In essence, this a long overdue carbon tax welcomed by many, & it should go a long way towards reducing the carbon footprint of our events.
Of course, theory and practice are two very different things. What on the surface might seem a positive & laudable environmental change has to be balanced against the needs & current state of the events industry, one that is still licking its wounds following 18 months of inactivity and virtually zero revenue. With this in mind, I approached event organisers, power contractors and industry bodies to ascertain their thoughts, a summary of which is set out below:
Event Organisers & Industry Bodies:
- Worryingly, many were unaware that fuel prices were set to double; some said that industry press coverage around these changes has been minimal & they felt left in the dark
- Organisers of both small & large scale events fear the impact the most; those putting on small shows with minimal budgets are concerned that said increases could sign the death knoll for their shows, whilst those organizing large scale events feel that raising ticket prices to cover these additional costs is untenable, particularly as they are already asking attendees to be mindful of their personal travel & waste carbon footprints
- All agree that change is needed, but many question the timeline for introducing these measures, preferring a more staggered approach, particularly in light of dwindling revenues following recent lockdowns
- Some question the impact of this policy change, arguing that more should be done to reduce the emissions associated with audience, talent & crew travel, logistics & waste
- All state that more education is needed to move away from a dependence on generator power & liquid fuels.

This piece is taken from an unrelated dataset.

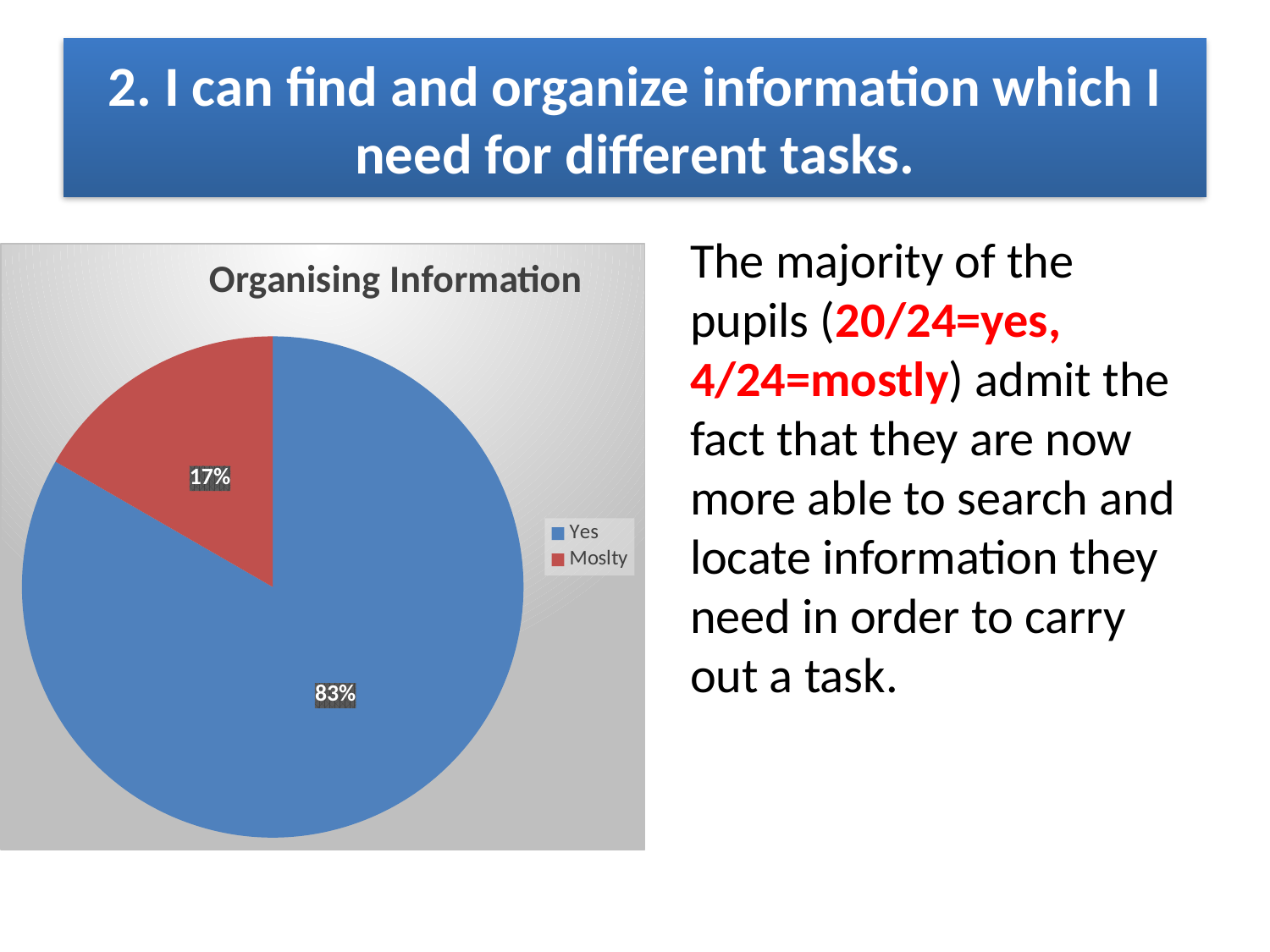
What colour is the Yes slice in the pie chart? blue What type of chart is shown on the slide? pie chart What is the title of the chart? Organising Information What share of the pie does the Yes slice represent? 83% What share of the pie does the Moslty slice represent? 17% What is the difference in percentage points between the Yes slice and the Moslty slice? 66 How many entries does the legend list? 2 Which slice of the pie is the largest? Yes How many slices does the pie chart have? 2 Which slice of the pie is the smallest? Moslty Which is larger, the Yes slice or the Moslty slice? Yes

- Most are concerned that it is down to them to explain these cost increases to their clients; major fuel suppliers such as Crown Oil and Speedy Fuels do reference these policy changes, but let’s face it, how often do we really click through their web pages?

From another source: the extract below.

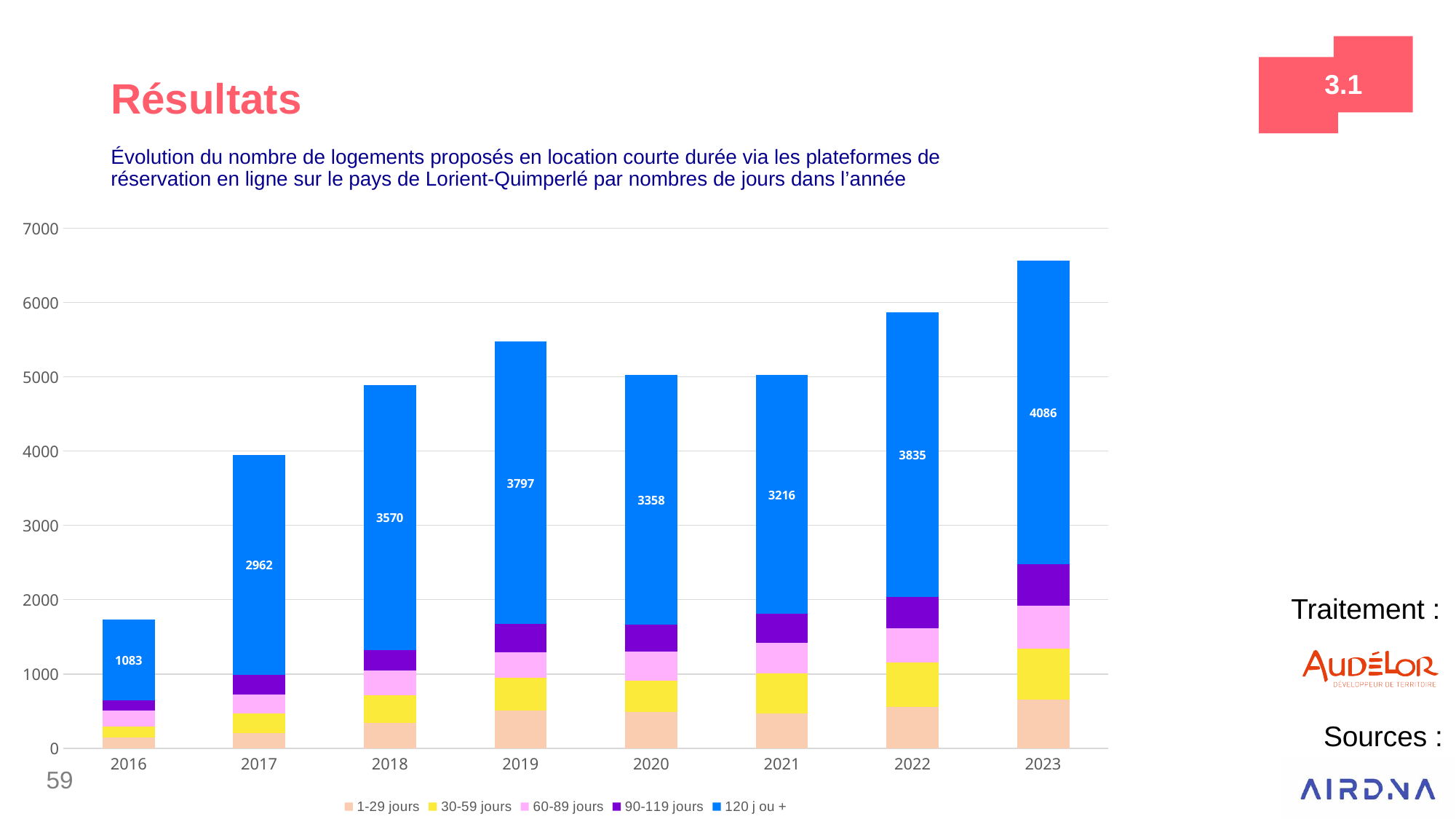
Is the total height of the 2016 bar greater or less than 2000? less Which year has the lowest value for the "120 j ou +" series? 2016 How many years are shown on the x axis? 8 What is the difference between the "120 j ou +" values for 2023 and 2022? 251 What kind of chart is shown on the slide? Stacked bar chart Is the total height of the 2023 bar greater or less than 6000? greater What is the value of the "120 j ou +" segment for 2016? 1083 How many series does the legend list? 5 Which year has the highest value for the "120 j ou +" series? 2023 Which year has the larger "120 j ou +" value, 2019 or 2020? 2019 What is the value of the "120 j ou +" segment for 2023? 4086 What is the value of the "120 j ou +" segment for 2019? 3797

- Some fear that they will lose clients who cannot absorb the increase in fuel duty
- Many power contractors work with clients who have a fixed power budget that includes generation, distribution, crew and fuel; with the increase in fuel costs, these clients will expect discounts in other areas, which may affect the profitability of power contractors & their ability to invest in new renewable technology
- Cash flow will become a problem, particularly where large volumes of liquid fuel need to be pre-purchased on account and will not be paid for by the client until after the event
- Fuel security will become a greater issue, as opportunists will be more likely to steal white diesel as this can be used in vehicles
- Where power contractors hire to different markets, for instance both event clients who can only use white diesel & agricultural clients who are permitted to use red, tank cleaning costs will become an additional logistical overhead and will need to be policed rigidly
- On a positive note, event organisers may be more incentivised to integrate battery technologies for base load management, as the monetized fuel savings will make the hire of these hybrid systems cost neutral
Personally, I do welcome this policy change but it’s timing in light of the Covid pandemic is extremely challenging for our industry. I do also question the Government’s insistence on extending the taxation to biofuels. Whilst many of you know that I advocate energy efficiency over & above switching to biofuels, as we gradually transition to more ubiquitous mains power & high storage capacity battery systems, biofuels have a place to bridge the gap & help reduce the impact of our events.
Huge thanks to all my colleagues that took the time to contribute to this article, including Kevin Moore (Vision 9 and AIF), Colin Murphy (Great Run Company), Steve Heap (AFO), Michael Leaver (Manchester Pride), Shaun Pearce (Pearce Hire), George Nearn (Flying Hire Events), Rob Scully (ZAP Concepts) and Luke Howell (Hope Solutions).”